With regard to restructuring, we now expect 2014 restructuring expense to be about $55 million, which is slightly above our previous guidance as we continue to improve the competitiveness of our business in Europe.

With that, I’ll now hand the call across to Joe to discuss our financial results in further detail.

Joe Cantie

Thank you, john and good morning to everyone. Hopefully you had a chance to review our first quarter results that were posted earlier this morning. You see that we carried the positive momentum of last year’s financial results into the first quarter, which demonstrates the positive impact of increasing demand for TRW’s technologies.

We had a very good quarter on many fronts. A quick recap of the key highlights for the quarter just completed include sales of $4.4 billion, a best ever first quarter sales level and an increase of 5% compared with same period last year. We had an operating profit of $328 million and a margin of 7.4% after excluding restructuring charges, an increase from the prior year level of 6.9%. And earnings per share were $1.68 on a GAAP basis and $1.81 after excluding the special items.

And finally with regard to our capital structure, the Company continues to repurchase its common stock returning $400 million to its shareholders during the quarter through an accelerated share repurchase agreement. In addition, $469 million of face value bond debt matured during the quarter and was paid off with a combination of cash on hand and short-term debt facilities.

I will expand on our capital structure in a few minutes and add a few comments regarding the outlook. But first, let me expand on our first quarter results in a bit more detail. For the quarter, we reported sales of $4.4 billion, an increase of $229 million compared to the same period a year-ago. Currency translation benefited sales by approximately $48 million during the quarter as the Euro-to-Dollar exchange rate averaged 1.37 this quarter compared with 1.32 last year.

Excluding the effects of currency and the negative impact of about $130 million in lost sales related to the exit of certain of our brake and module businesses in North America, sales increased about 7% compared with the previous year with increases in each of our major geographic markets.

One last point on sales and for modeling purposes, in our first quarter we had about 105 million of sales associated with the wind down of the brake component and assembly businesses previously disclosed that will not recur in sequential quarters or next year.

Moving on for the quarter, we had an operating profit of $308 million compared to $253 million in the 2013 period. Included in the 2014 and 2013 first quarter operating profits were restructuring and asset impairment charges of $20 million and $37 million respectively.

**WHAT THIS EXERCISE ASKS:**
- 1) Using the earnings call excerpt, mark each statement yes or no, and quote the exact words from the excerpt that settle it. (a) First-quarter sales came to $4.4 billion. (b) The 2014 restructuring expense is now expected to come in below the previous guidance. (c) The $469 million of bond debt that matured during the quarter was paid off with cash on hand alone.
- 2) List every line in the rows below that contains the word "nearest". Case counts.
The earnings call excerpt above and the rows below are unrelated to each other.

**LISTED RECORDS:**
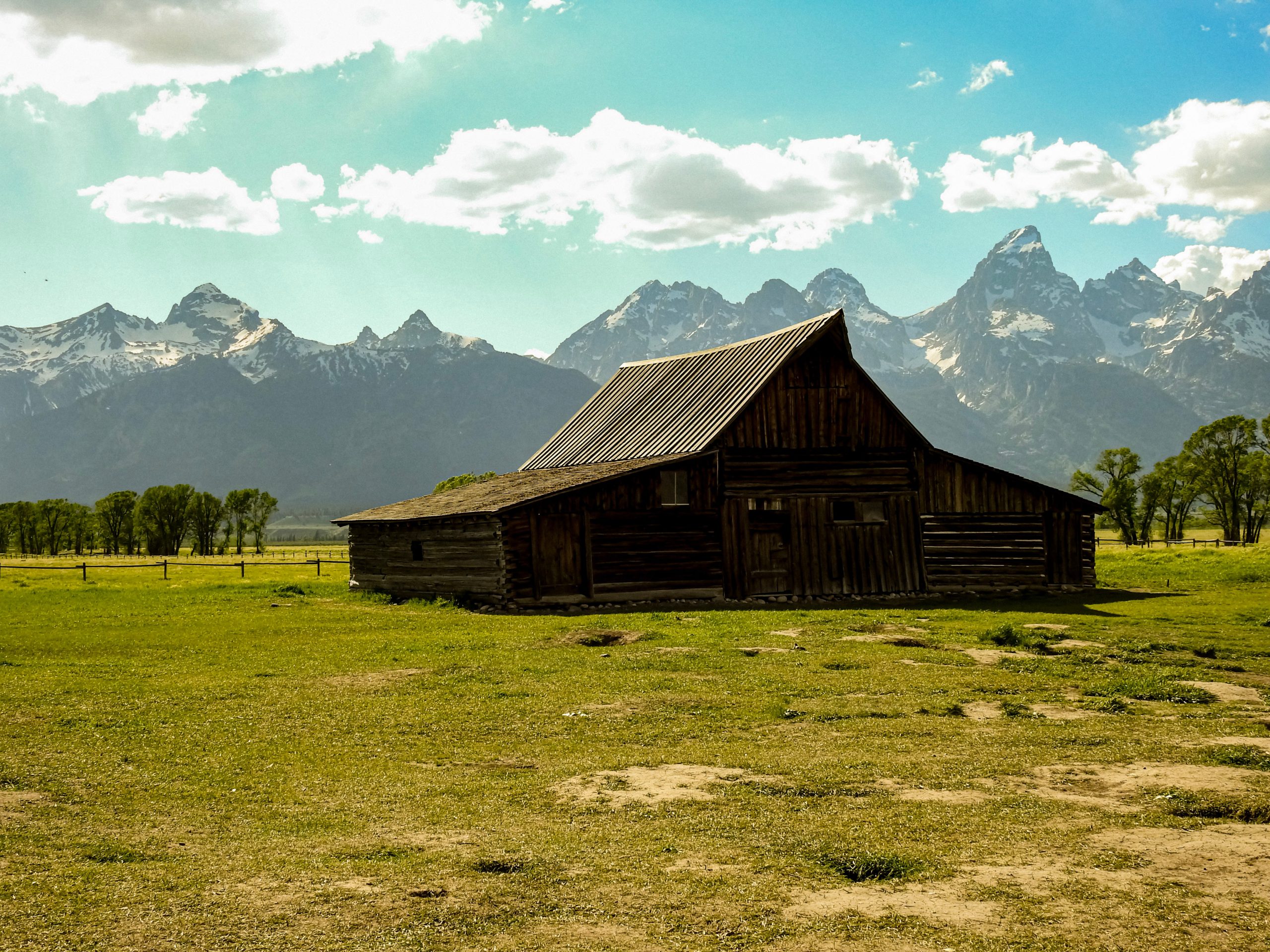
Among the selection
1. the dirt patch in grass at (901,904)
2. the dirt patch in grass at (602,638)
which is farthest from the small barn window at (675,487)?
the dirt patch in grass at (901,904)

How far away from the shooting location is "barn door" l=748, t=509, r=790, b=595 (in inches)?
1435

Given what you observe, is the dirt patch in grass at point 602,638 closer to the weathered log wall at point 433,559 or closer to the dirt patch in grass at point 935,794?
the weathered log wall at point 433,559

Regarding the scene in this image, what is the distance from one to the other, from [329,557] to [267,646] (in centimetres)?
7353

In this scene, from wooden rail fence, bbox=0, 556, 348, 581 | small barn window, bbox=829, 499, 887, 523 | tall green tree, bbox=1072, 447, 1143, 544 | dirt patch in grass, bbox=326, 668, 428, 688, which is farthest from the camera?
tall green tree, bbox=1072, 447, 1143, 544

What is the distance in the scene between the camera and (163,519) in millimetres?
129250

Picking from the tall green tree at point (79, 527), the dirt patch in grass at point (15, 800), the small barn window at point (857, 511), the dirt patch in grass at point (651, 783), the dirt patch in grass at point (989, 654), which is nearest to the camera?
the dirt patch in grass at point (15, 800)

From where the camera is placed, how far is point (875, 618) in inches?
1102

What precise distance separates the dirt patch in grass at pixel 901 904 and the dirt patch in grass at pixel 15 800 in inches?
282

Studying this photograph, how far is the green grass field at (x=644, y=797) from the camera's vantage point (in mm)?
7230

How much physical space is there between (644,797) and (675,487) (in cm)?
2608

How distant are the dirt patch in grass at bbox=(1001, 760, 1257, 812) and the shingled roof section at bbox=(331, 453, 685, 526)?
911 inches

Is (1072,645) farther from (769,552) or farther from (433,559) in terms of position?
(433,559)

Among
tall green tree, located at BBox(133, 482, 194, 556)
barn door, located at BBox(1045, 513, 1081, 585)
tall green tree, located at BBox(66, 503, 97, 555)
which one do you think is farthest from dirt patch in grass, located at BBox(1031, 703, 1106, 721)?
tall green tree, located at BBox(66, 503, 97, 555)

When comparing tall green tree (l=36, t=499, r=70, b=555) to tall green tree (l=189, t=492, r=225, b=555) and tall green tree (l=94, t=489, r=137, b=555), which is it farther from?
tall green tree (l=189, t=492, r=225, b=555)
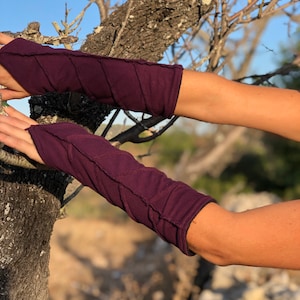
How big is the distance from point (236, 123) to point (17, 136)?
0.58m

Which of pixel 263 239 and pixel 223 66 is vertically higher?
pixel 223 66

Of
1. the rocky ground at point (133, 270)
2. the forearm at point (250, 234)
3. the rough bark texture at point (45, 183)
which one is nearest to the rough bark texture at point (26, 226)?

**TASK SOLUTIONS:**
- 1)
(a) Yes: "we reported sales of $4.4 billion"
(b) No: "which is slightly above our previous guidance"
(c) No: "was paid off with a combination of cash on hand and short-term debt facilities"

- 2)
Picking from the tall green tree at point (79, 527), the dirt patch in grass at point (15, 800), the small barn window at point (857, 511), the dirt patch in grass at point (651, 783), the dirt patch in grass at point (989, 654), which is nearest to the camera?
which one is nearest to the rough bark texture at point (26, 226)?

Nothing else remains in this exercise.